Des représentants du gouvernement afghan et des talibans se sont rencontrés au Qatar, samedi 17 juillet, pour des pourparlers alors que de violents combats les opposent sur le terrain. Les deux parties se rencontrent régulièrement depuis des mois à Doha, capitale du Qatar, mais les discussions battent de l'aile, les talibans ayant gagné du terrain sur le champ de bataille. 

Plusieurs hauts responsables, notamment Abdullah Abdullah, chef du conseil gouvernemental supervisant le processus de paix et ancien chef de l'exécutif, participent aux négociations. L'émissaire des Etats-Unis pour l'Afghanistan, Zalmay Khalilzad, était lui aussi présent au début de la rencontre entre les deux parties, selon un correspondant de l'AFP. Après une brève apparition devant les médias, les discussions ont commencé à huis clos.

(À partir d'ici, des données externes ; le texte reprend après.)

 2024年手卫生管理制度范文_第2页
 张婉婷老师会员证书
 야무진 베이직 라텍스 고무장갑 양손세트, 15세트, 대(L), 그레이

Des Français évacués de Kaboul

Samedi, le Pakistan avait temporairement rouvert un important poste-frontière avec l'Afghanistan, fermé après que les talibans ont pris le contrôle de la ville afghane stratégique de Spin Boldak, à l'issue de violents combats avec les forces gouvernementales. Des milliers d'Afghans étaient bloqués au poste-frontière de Chaman.

Les talibans ont lancé début mai une offensive tous azimuts contre les forces afghanes, profitant du début du retrait des forces étrangères qui doit s'achever d'ici fin août. Privées du crucial soutien aérien américain, les forces afghanes n'ont jusqu'ici opposé qu'une faible résistance aux talibans. Elles ne contrôlent essentiellement plus que les axes majeurs et les grandes villes, dont plusieurs sont encerclées.

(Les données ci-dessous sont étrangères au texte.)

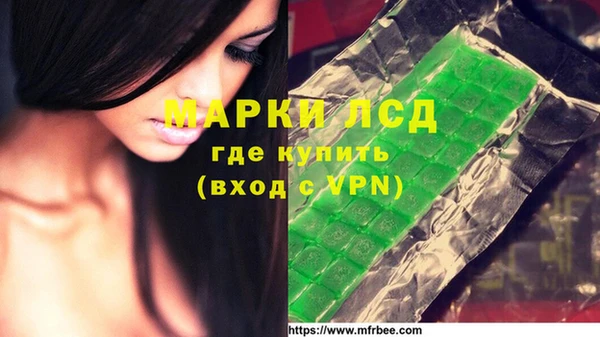 меф Баксан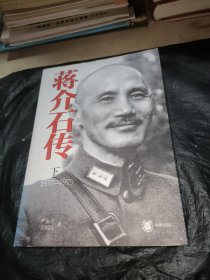 蒋介石传下1937-1975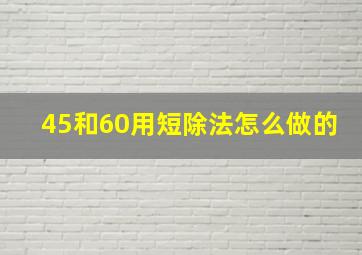 45和60用短除法怎么做的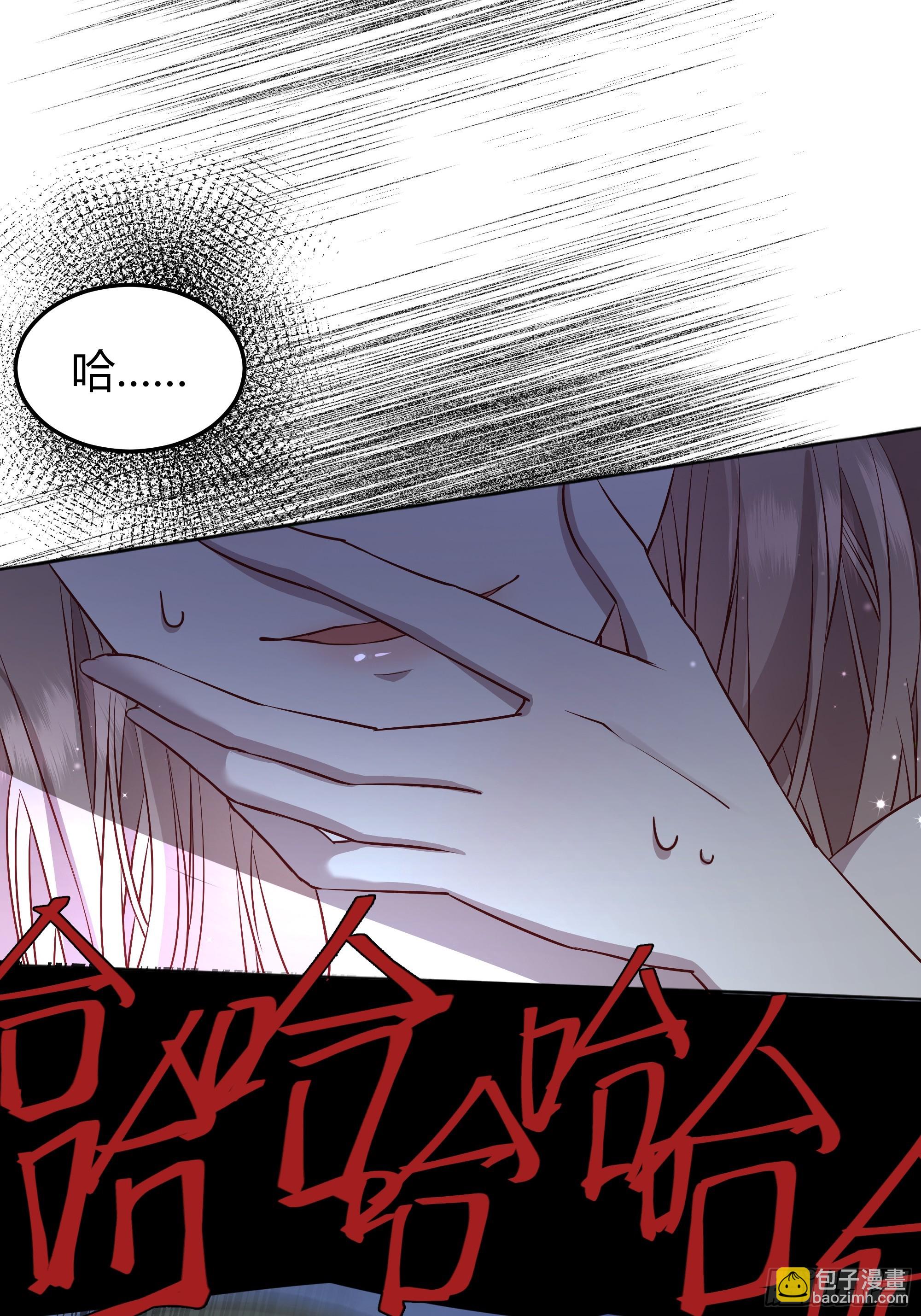 049只能做反派了(1/2)-第53话
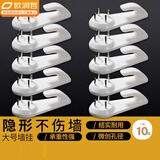 欧润哲无痕挂钩免打孔 墙上挂画神器婚纱照相框画框隐形墙钉多功能挂钩 【隐形挂钉】大号10只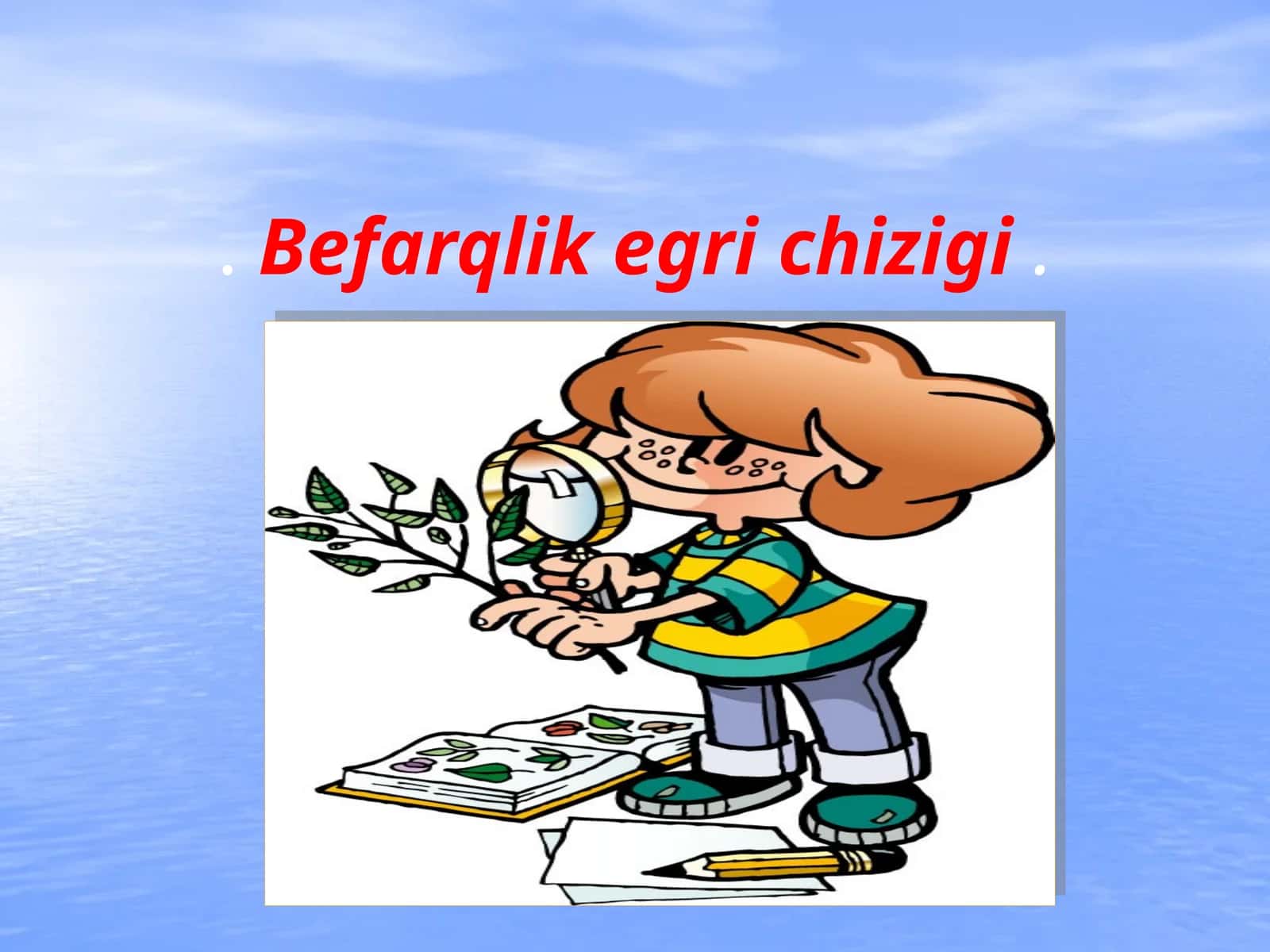 Befarqlikegrichizigi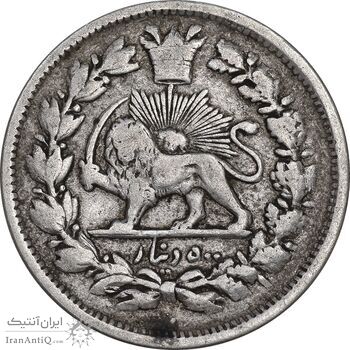 سکه 500 دینار 1307 سفر فرنگ - VF30 - ناصرالدین شاه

Dans ce contexte de violences, le gouvernement français a évacué de Kaboul une centaine de ses ressortissants et d'Afghans travaillant pour l'ambassade, en raison de la détérioration de la situation sécuritaire, selon une source diplomatique française. Ces derniers jours, d'autres pays parmi lesquels l'Inde, la Chine, l'Allemagne et le Canada, ont rapatrié leurs ressortissants ou leur ont demandé de quitter le territoire.